Bert Egberts
Intussen wordt op televisie en in de reguliere media het voeren van oorlog verder genormaliseerd. Zo verschenen onze koning en zijn gemalin al aan ons in camouflagetenue. Terwijl voor de meeste landgenoten het conflict in Oekraïne een ver-van-mijn-bedshow is, gaat de focus op het versterken van de ‘veiligheids’maatregelen dat mogelijk veranderen. Met het Nationaal Programma Ruimte voor Defensie (NPRD) was al duidelijk dat ‘defensie’ behoefte heeft aan meer fysieke ruimte. Qua ruimtebeslag is er concurrentie gekomen tussen diverse maatschappelijke belangen, zoals – naar eigen zeggen – de woningbouwopgave, de energietransitie en natuurherstel.
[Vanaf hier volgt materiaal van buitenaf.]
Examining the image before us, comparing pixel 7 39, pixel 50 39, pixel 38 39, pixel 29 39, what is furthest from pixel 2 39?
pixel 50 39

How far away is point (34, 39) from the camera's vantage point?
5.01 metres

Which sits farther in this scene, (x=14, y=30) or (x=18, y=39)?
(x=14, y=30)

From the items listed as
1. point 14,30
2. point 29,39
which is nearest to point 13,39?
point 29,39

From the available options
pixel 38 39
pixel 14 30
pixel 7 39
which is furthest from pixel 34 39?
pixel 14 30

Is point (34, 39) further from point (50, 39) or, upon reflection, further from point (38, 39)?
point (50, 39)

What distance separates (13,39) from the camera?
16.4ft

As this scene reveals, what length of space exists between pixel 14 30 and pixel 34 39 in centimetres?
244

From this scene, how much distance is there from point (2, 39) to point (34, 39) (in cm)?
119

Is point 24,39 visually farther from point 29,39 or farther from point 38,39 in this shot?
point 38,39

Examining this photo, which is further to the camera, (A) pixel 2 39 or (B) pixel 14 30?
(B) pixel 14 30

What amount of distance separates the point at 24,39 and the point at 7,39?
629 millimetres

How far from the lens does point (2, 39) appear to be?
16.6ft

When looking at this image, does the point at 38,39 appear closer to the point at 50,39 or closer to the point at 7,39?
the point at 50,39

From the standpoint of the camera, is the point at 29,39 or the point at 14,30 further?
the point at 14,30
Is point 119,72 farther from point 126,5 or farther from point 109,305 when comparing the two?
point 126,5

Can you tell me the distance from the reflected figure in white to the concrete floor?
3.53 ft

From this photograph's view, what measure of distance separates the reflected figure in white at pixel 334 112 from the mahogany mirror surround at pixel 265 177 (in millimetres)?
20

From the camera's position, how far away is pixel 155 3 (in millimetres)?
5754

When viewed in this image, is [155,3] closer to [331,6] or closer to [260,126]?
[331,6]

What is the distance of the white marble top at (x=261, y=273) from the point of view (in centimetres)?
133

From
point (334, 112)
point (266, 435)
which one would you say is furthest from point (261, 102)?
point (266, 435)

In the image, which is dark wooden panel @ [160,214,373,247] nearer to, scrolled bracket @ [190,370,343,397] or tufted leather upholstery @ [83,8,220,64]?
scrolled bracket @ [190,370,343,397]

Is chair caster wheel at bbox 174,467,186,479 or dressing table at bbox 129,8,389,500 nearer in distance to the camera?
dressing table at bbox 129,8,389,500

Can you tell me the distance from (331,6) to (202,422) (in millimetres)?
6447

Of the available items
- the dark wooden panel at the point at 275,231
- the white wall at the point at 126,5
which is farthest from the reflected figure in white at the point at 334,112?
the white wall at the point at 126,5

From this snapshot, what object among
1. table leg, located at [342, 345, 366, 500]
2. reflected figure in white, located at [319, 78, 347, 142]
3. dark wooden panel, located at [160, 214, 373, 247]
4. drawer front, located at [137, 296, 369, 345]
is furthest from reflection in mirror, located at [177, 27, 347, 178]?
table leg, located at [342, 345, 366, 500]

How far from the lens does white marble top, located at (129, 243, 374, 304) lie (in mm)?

Momenteel gaat Defensie het land door om draagvlak voor terreineigendom te krijgen. Dat is nodig voor munitieopslag, oefenterreinen voor explosies, drones en het onderbrengen van de F-35-gevechtsvliegtuigen. De wijze waarop de gemeente Dalfsen hier onlangs mee is geconfronteerd, is tekenend voor de handelswijze van de overheid. De benodigde sloop van 51 woningen en bedrijven aldaar voor een munitiedepot levert in plaats van draagvlak vooral maatschappelijke onrust op. Te hopen valt dat burgers en ondernemers een ander traject te wachten staat dan bijvoorbeeld de inwoners van Herwijnen. In 2016 kocht Defensie een perceel in Herwijnen waarop een radarinstallatie uit de jaren zeventig van Luchtverkeersleiding Nederland stond – sinds 2012 buiten gebruik. Defensie wilde hier een nieuw militair radarstation plaatsen. Conform het toen geldende bestemmingsplan kon dat niet, maar de koop werd gesloten nadat de gemeente Lingewaal (waar Herwijnen toen onder viel) bevestigde met Defensie mee te zullen werken aan wijziging van het bestemmingsplan. Begin 2017 werd dan ook een nieuw ontwerpbestemmingsplan gepubliceerd, waarna een soap begon die tot vandaag voortduurt.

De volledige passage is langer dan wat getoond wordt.